━━━━━ Extracted text

In August 2011 the Judge refused the father’s application for the child to be returned to Australia under the 1980 Hague Abduction Convention.
In October 2011, however, the Court of Appeal ordered W’s immediate return on the basis that there were nothing more than disputed allegations to support the mother’s defence. A question also arose about the correct approach to the subjective perceptions of risk held by a parent.
The Supreme Court unanimously allowed the mother’s appeal against this decision. In Re S (A child), the Supreme Court held that the terms of Article 13(b) of the Convention were plain, that they needed neither elaboration nor gloss; and that, by themselves, they demonstrated the restricted availability of the defence. Where disputed allegations of domestic abuse were made, the Court should first ask whether, if they were true, there would be a grave risk that the child would placed in an intolerable situation; and if so, the court must then ask how the child could be protected against the risk.
The Supreme Court ruled that the judgment as to the level of risk had been one for the judge at first instance, and should not have been overturned unless, whether by reference to the law or to the evidence, it had not been open to the judge to make it.
The mother will now be able to remain in England with her son.
Jane Chanot, Director at Hartnell Chanot, comments: “This decision gives lawyers further guidance as to what circumstances may afford a defence to returning a child to their place of usual residence or habitual residence. The intention of the Hague Convention is to return children promptly to their place of habitual residence where the Court in that country should address any issues arising in relation to the child. This decision may suggest that the bar has been lowered in some way and that parents who want to raise a defence of their own anxieties and the consequences arising from return giving rise to an intolerable situation for the child, will succeed.”
She adds: “It is evident that all such cases will require careful assessment by the Court of the Respondent’s evidence, both objective and subjective, having regard to the wording of the defence before the Court can be satisfied that its discretion should be exercised.”

━━━━━━━━━━
━━━━━ Given information

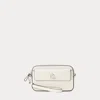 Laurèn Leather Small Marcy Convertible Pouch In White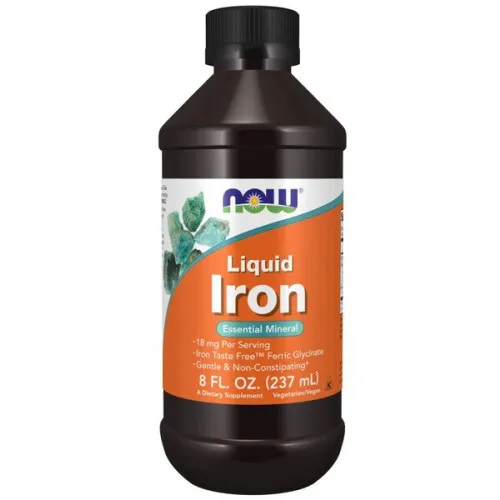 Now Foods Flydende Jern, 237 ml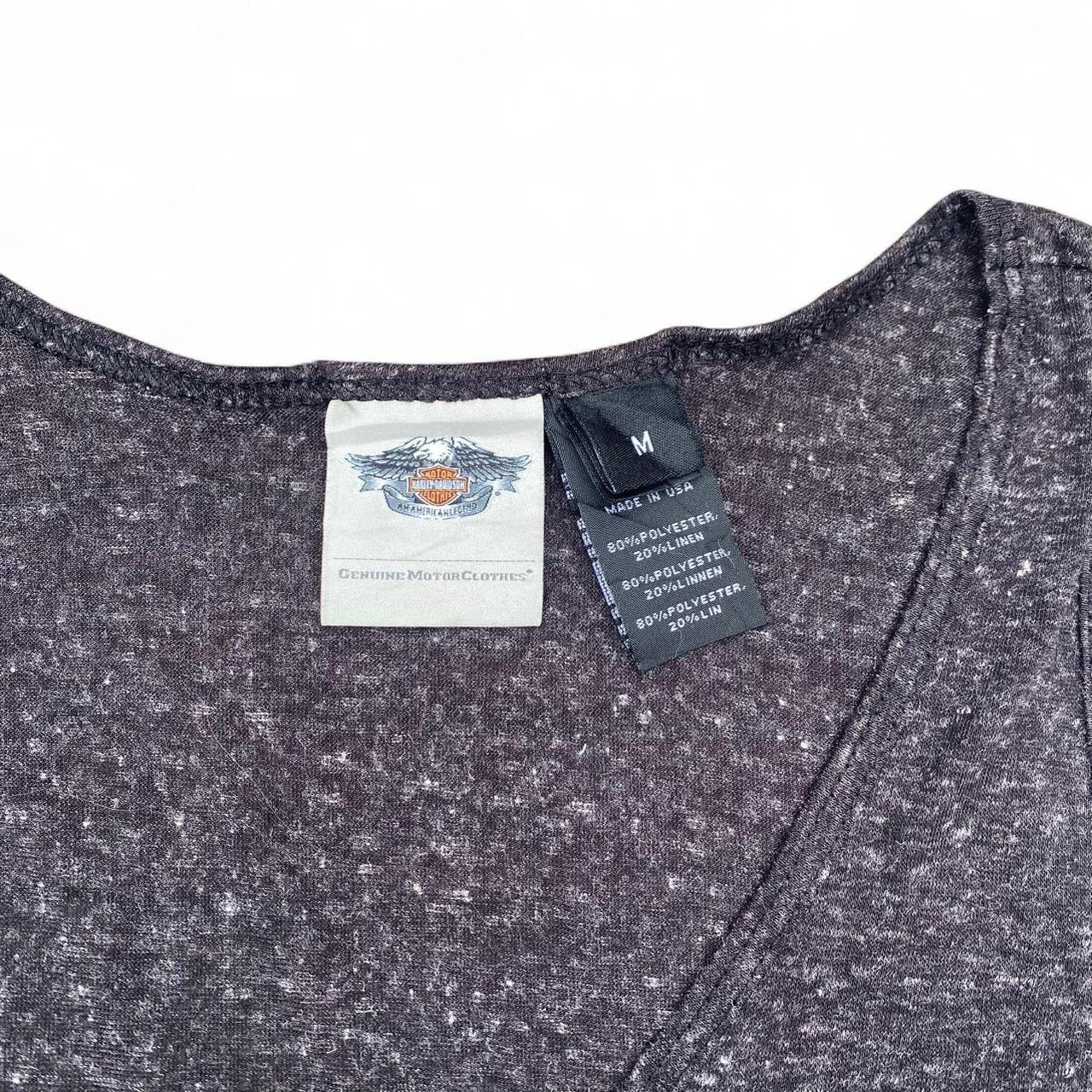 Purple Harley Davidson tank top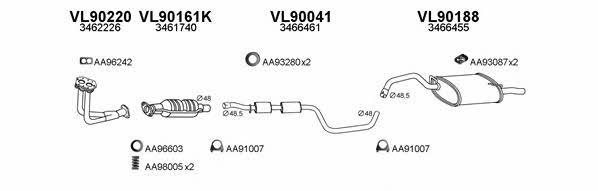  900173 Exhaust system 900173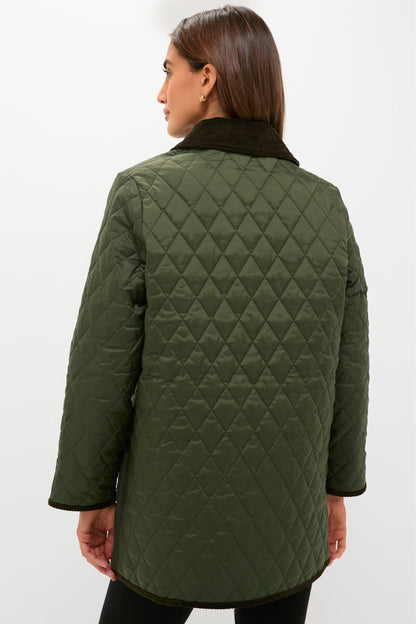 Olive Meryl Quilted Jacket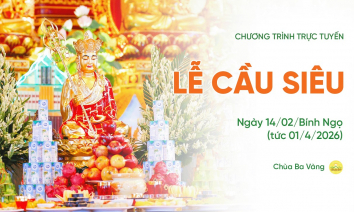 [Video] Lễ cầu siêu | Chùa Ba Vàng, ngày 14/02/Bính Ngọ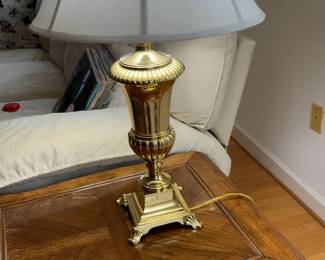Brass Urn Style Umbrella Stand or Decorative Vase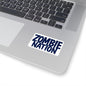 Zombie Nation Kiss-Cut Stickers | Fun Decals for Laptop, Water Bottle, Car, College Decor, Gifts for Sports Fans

━━━━━━━━━━

### [Task to complete]
Answer these questions from the text on the Re S (A child) ruling:
(a) In what month and year did the Judge refuse the father's application for the child's return to Australia?
(b) Which court unanimously allowed the mother's appeal?
(c) In which country will the mother now be able to remain with her son?
These records were taken from a separate source.

### [Problem solution]
(a) August 2011
(b) The Supreme Court
(c) England